EXERCISE OBJECTIVE →
Would you return, word for word, the lines of the data below from the line with "United States, site archbold_FL-35." through the line with "common name: domestic cow", and no others?

DATASET ENTRIES →
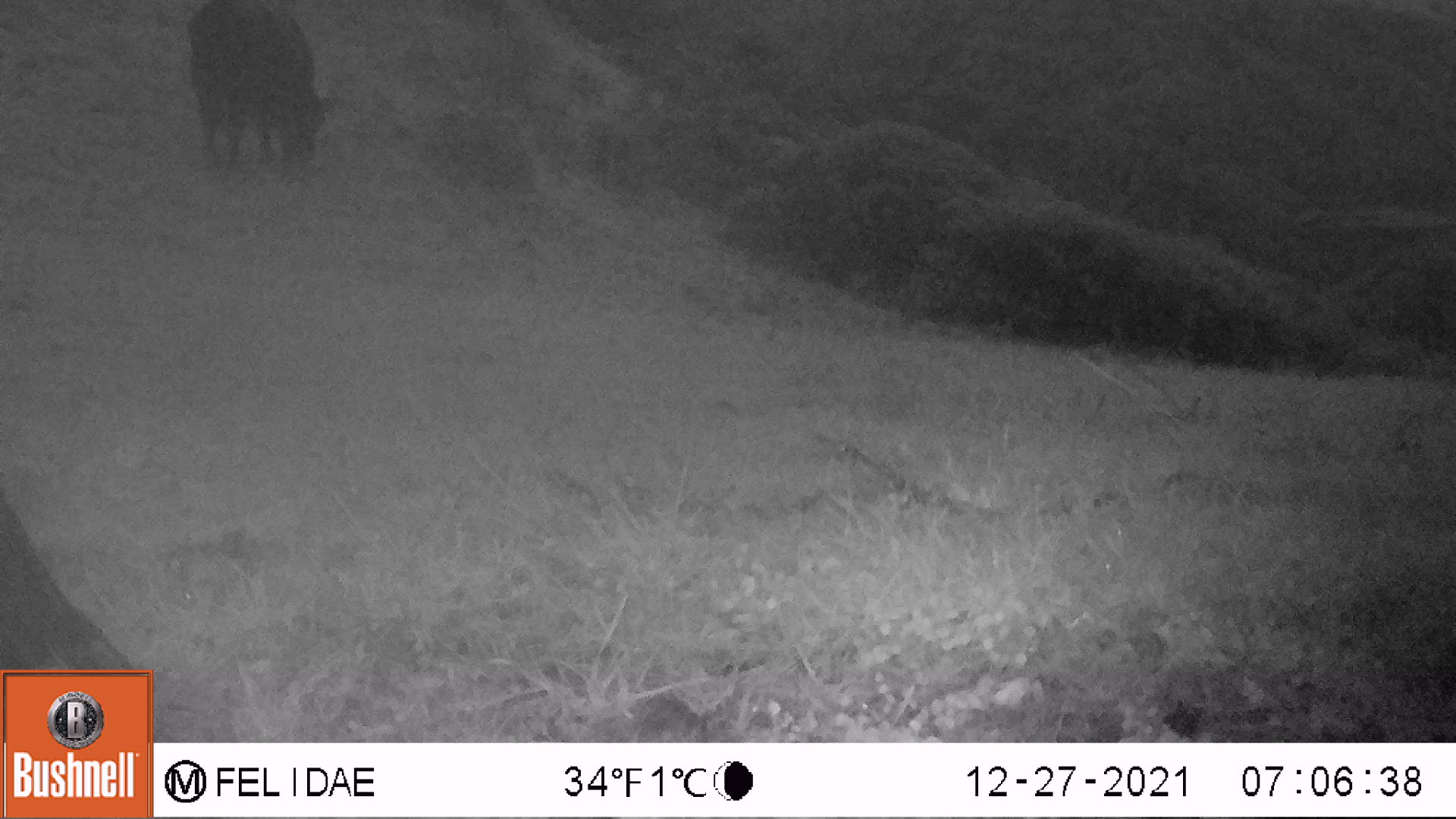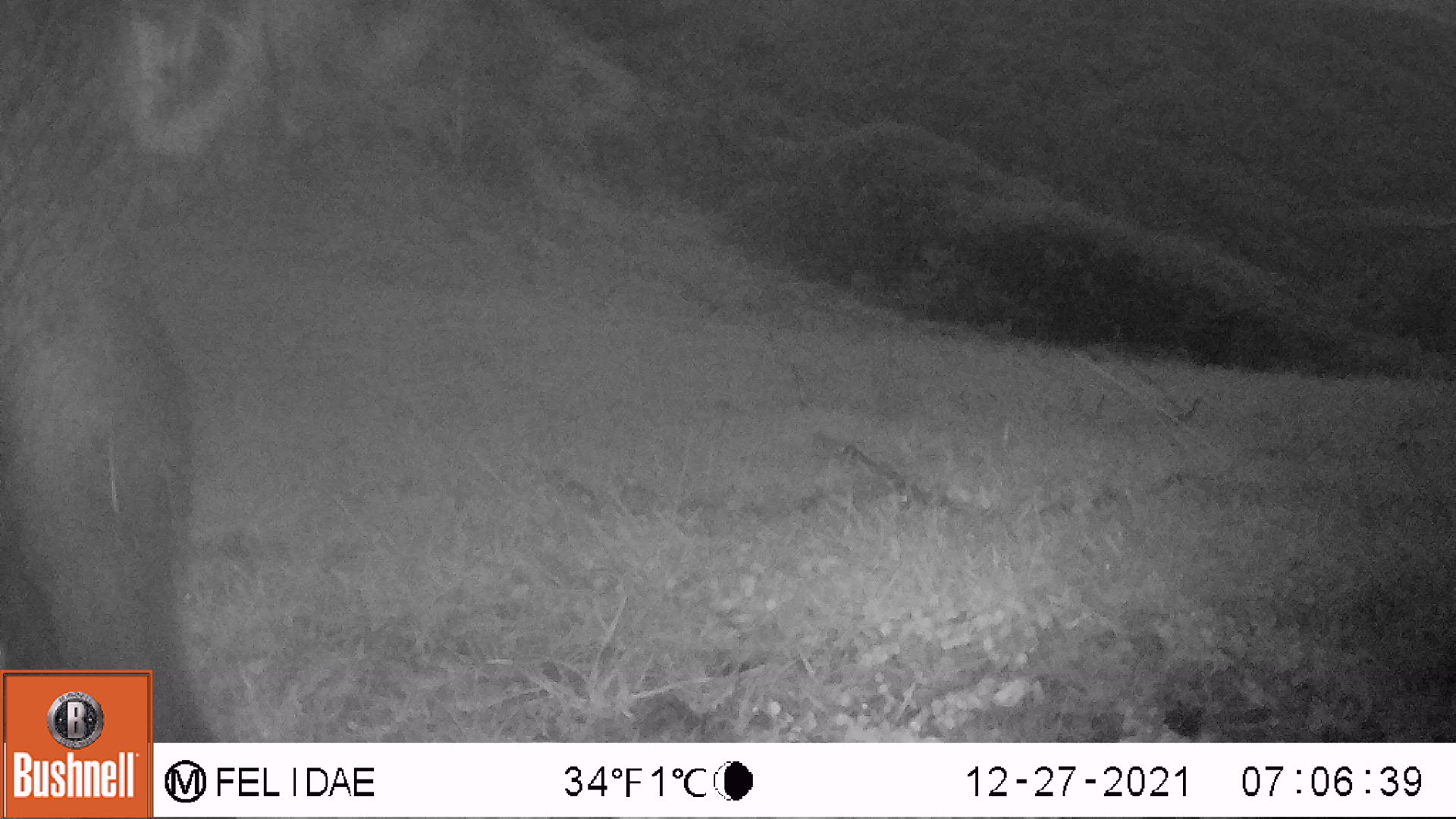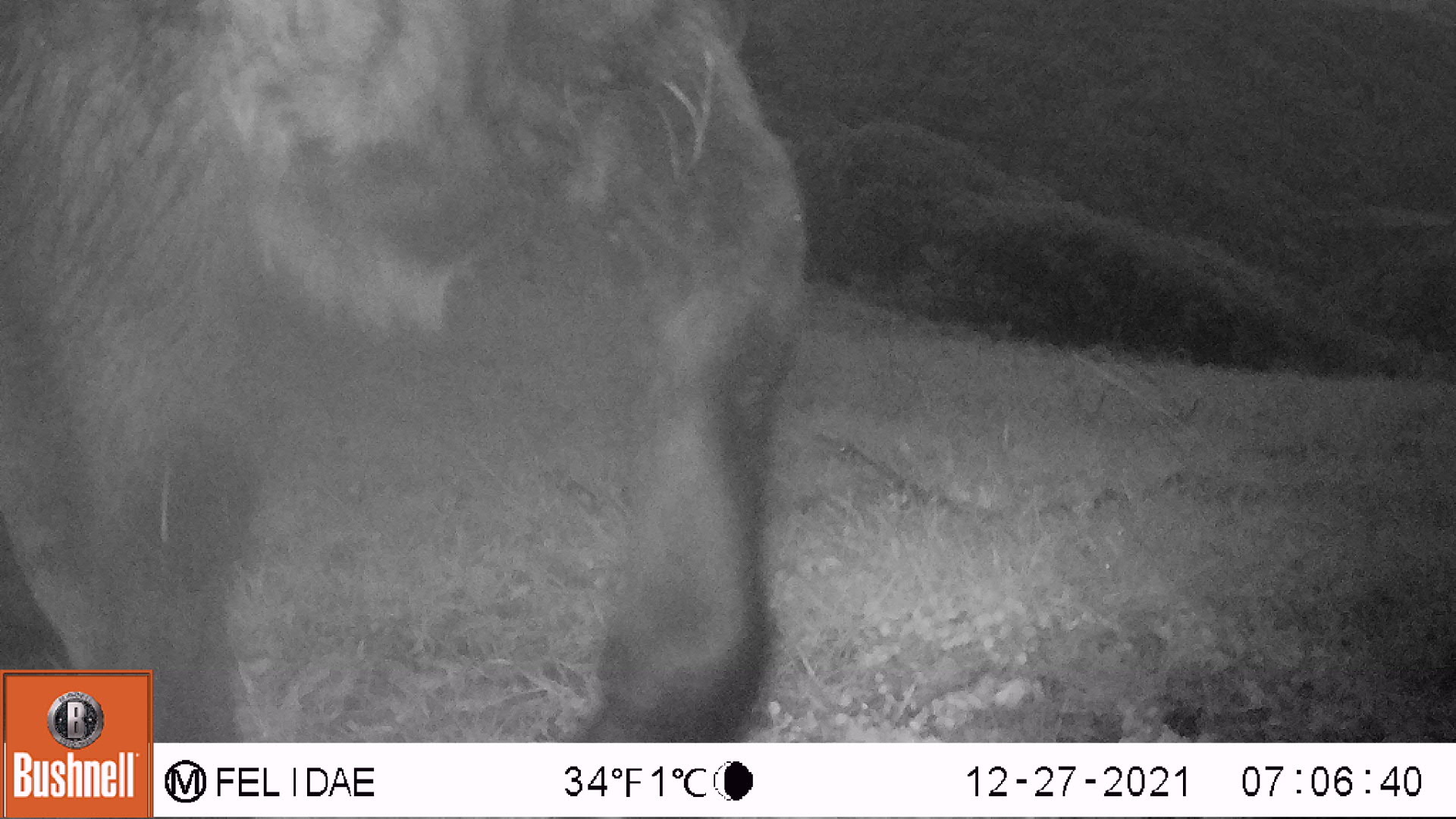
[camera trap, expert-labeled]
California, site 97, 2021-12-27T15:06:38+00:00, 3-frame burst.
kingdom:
* * *
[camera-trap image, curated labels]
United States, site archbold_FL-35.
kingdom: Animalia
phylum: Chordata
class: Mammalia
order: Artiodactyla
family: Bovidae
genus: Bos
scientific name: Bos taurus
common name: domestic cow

ANSWER FOR THIS EXERCISE →
United States, site archbold_FL-35.
kingdom: Animalia
phylum: Chordata
class: Mammalia
order: Artiodactyla
family: Bovidae
genus: Bos
scientific name: Bos taurus
common name: domestic cow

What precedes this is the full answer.